Task list:
a) Name every field label in the header at the top of the email about Title 18.
b) From the email about Title 18, extract the passage starting at "At 08:58 AM" and ending at "18 USC 1513.".

Passage to read:
──────────

Time: Tue Nov 26 10:03:31 1996
To: timr@efn.org
From: Paul Andrew Mitchell [address in tool bar]
Subject: Title 18 on military bases only?
Cc: 
Bcc: 

At 08:58 AM 11/26/96 +0000, you wrote:
>Paul Andrew Mitchell wrote:
>> 
>> 18 USC 1513 contains explicit language
>> extending this statute with "extra-territorial
>> application."  Now, you might ask yourself,
>> why is this qualifier not found in more
>> statutes within Title 18?  So, at least
>> this one statute can be enforced within
>> the several States of the Union, unlike
>> the others which have no application
>> outside the federal zone.  So, I agree
>> with LeRoy, but only in part, because of
>> the obvious exception found in 18 USC 1513.
>> Confer at "inclusio unius est exclusio
>> alterius" in Black's Law Dictionary.
>> See also U.S. v. Lopez, S.Ct. (1995);
>> this is the really big case on this
>> subject.
>> 
>> /s/ Paul Mitchell
> 
>[snip...]
>
>	Paul:
>
>	Do you have the case cite handy for the Lopez decision?  I "know" I
>have it somewhere, but when asked for it this morning, couldn't find
>it!*&%!
>
>	And on another subject, re your above comment which itself was spawned
>by the comments from Chuck regarding Title 18 and 42 actions only being
>applicable to the "federal zone."  My reply to this is basically, ok
>fine!  So in the world of the purist it/they only apply to the 10 mile
>square area of WDC and the occasional, but rare, properly ceeded area
>within a state.  We are only men, not gods and though our nation is a
>nation of laws, not men, the laws themselves were written by men.  And
>save those which accidentially recognized and codified the natural law
>of God, we are left with a codification or law-making process which,
>even in the more ideal world of the common law, is still quite
>imperfect.
>
>	This never ending, always begining imperfection, results in a life of
>comprimises between the ideal of heaven on earth, and man's laws as
>imperfect reflections of God's will.  So all our actions "in law" will
>be AT BEST, some compromise between the ideal and man's law, and at
>worse a total imersion in man's law (statutory jurisdiction).  The facts
>are that we in this fight are battling an enemy which is immersed in the
>statutory and void of God's law, but they also have the enforcement
>mechanisms in place (granted, taken through usurpation, not law) and to
>use enforcement of the law requires a compromise between the ideal and
>the disgusting.  LeRoy himself may claim this or that about the common
>law vis-a-vis statutory law and its applicability ONLY in some specifice
>geographic area, but the fact is that even LeRoy, used a FEDERAL
>BUILDING, GOVERNMENT resources, a judge paid by the FEDERAL GOVERNMENT
>and allowed them to come all together to have his case heard under
>alleged common law.  Why?  Simply, because it was the best of a bad
>situation; i.e., a compromise.
>
>18 USC and 42 USC (and other USC's) are useful weapons in the arsenal
>needed to fight these bastards.  In a war, if you run out of ammo for
>your weapon, or there is a need for a more powerful one and the enemy
>just happens to have what you need, do you NOT take advantage of their
>supply just because it belongs to the enemy?  Not hardly I would
>suggest!  And this fight we are in requires the same mind-set and if 18
>USC is a weapon which I can employ to bring a judge out of his
>statutorily acquired immunity, then I absolutely will use it, and would
>recommend others do too.

──────────

Recorded data:
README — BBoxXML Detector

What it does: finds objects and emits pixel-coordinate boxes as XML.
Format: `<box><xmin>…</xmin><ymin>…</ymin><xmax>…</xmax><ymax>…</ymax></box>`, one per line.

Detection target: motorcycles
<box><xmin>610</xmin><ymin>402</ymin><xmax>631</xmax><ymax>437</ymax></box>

──────────

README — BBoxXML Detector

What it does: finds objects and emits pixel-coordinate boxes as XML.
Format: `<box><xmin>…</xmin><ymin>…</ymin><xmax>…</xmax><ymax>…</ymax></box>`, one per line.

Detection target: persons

──────────

Responses by task:
a) Time, To, From, Subject, Cc, Bcc

b)
At 08:58 AM 11/26/96 +0000, you wrote:
>Paul Andrew Mitchell wrote:
>> 
>> 18 USC 1513 contains explicit language
>> extending this statute with "extra-territorial
>> application."  Now, you might ask yourself,
>> why is this qualifier not found in more
>> statutes within Title 18?  So, at least
>> this one statute can be enforced within
>> the several States of the Union, unlike
>> the others which have no application
>> outside the federal zone.  So, I agree
>> with LeRoy, but only in part, because of
>> the obvious exception found in 18 USC 1513.